- **TASK DESCRIPTION**
According to the profile of voice actress Foray, which character did she voice in Disney's Cinderella?

The world really better knew her as Rocket J. Squirrel and Natasha Fatale, as Nell Fenwick and Witch Hazel, as Mother Magoo and Cindy-Lou Who, as Grandmother Fa and Jokey Smurf, as a talking Mattel doll and two of the boys in the water in a Steven Spielberg movie. Hers was the voice of a hundred faces, the animated faces and identities of our collective American childhood.

◊ ◊ ◊

When she was born, on Sept. 18, 1917, World War I was still raging and would for almost another two months. In 1929, Foray made her first leap into pop culture on radio, the medium of the era, portraying an old woman on WBZA Radio in Boston ... at the age of 12. From there Foray went on to find work as a voice actress for other radio programs throughout the 1930’s and 1940’s, and later recording children’s albums for Capitol Records (she was the on-record voice of Little Toot, a happy harbor tugboat, a character produced by Walt Disney in 1948).

But bigger things were yet to come. In 1950, Foray played the voice of Lucifer the Cat in Disney’s Cinderella, she voiced characters in Disney’s Peter Pan, in 1953; she was the voices of Splinter and Knothead in Woody Woodpecker cartoons; and her voice would star in dozens of animated shorts for Warner Brothers, Disney, and MGM.

But it was all leading to a chance encounter with a moose and squirrel, one that would cement her place in entertainment history, beginning the decades of her life as a one-woman menagerie in not-so-suspended animation.

◊ ◊ ◊

Foray frequently recounted meeting animators Jay Ward and Bill Scott at Tail o’ the Cock, a venerated boîte in Beverly Hills, to discuss an idea for an animated show. She was specific in a 2000 interview:

“I got a call from my agent ... and he said, ‘do you know a fellow named Jay Ward? ... he said he wants to take you to lunch.’ I met him and Bill at Tail o’ the Cock, on La Cienega Boulevard. And they were having martinis, and they said, ‘have a martini,’ and I said I don’t drink at lunch. And they said ‘come on, we’re having a drink!’ So I said OK. On the first drink they told me they had an idea [for a show] about a moose and a squirrel, and I thought, ‘that’s a real cockeyed idea.’ After the second martini, I thought it was great.’

From that tipsy beginning came Rocky and His Friends, an animated show that charted the exploits of Rocket J. Squirrel and Bullwinkle J. Moose, residents of Frostbite Falls, Minnesota. Foray was the voice of Rocky, a character portrayed as an all-American kid with an attitude. Over five years (November 1959 to June 1964), the cartoon duo pursued a variety of misadventures shadowed by the spies Boris Badenov and his sidekick, Natasha Fatale (also voiced by Foray).

◊ ◊ ◊

The success of moose and squirrel opened the floodgates for Foray, who was even more in demand. She was the voice of Betty Rubble in The Flintstones (but only for the pilot episode; Bea Benaderet won the early permanent role). She was Mother Magoo in the Mister Magoo cartoon series; she voiced Granny and Witch Hazel for The Bugs Bunny Show.

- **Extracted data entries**

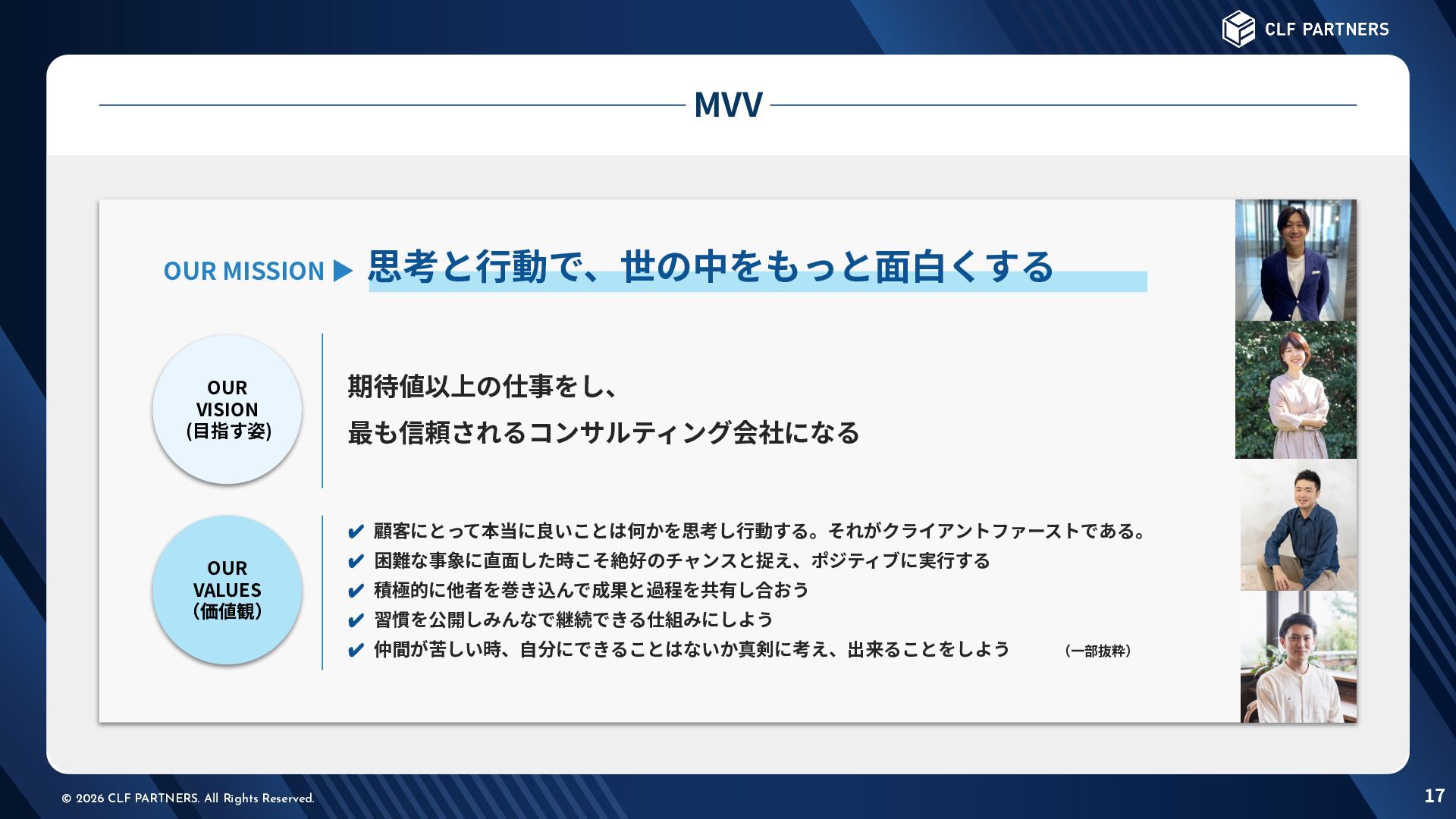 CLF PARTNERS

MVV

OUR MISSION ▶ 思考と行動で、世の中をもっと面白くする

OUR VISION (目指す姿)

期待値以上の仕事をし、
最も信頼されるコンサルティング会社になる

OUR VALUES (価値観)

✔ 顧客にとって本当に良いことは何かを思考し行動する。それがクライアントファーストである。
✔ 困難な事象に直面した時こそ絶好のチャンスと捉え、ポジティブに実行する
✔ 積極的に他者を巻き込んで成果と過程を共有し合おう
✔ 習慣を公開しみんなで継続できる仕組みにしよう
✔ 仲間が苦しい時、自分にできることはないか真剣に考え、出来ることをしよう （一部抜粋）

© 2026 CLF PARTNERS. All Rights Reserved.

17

- **RESPONSE TO THIS TASK**
Lucifer the Cat.